▸ To be done
Report how many lines in the data below contain the word "camera", treating uppercase and lowercase letters as different. Give only the number.
— Begin Supplied data —
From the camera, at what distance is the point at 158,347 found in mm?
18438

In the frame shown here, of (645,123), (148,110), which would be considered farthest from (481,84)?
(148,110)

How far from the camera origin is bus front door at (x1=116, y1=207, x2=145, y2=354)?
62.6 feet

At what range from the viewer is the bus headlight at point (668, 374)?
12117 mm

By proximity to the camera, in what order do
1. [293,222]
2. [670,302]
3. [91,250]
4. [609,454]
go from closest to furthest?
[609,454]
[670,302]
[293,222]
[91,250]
— End Supplied data —
— Begin Supplied data —
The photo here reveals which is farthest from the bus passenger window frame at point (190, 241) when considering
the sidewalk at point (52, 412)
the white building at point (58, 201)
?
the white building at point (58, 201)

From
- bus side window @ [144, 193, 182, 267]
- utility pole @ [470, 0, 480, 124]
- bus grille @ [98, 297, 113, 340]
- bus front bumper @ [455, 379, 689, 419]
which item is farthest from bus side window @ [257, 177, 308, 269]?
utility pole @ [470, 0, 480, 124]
— End Supplied data —
▸ Exercise solution
3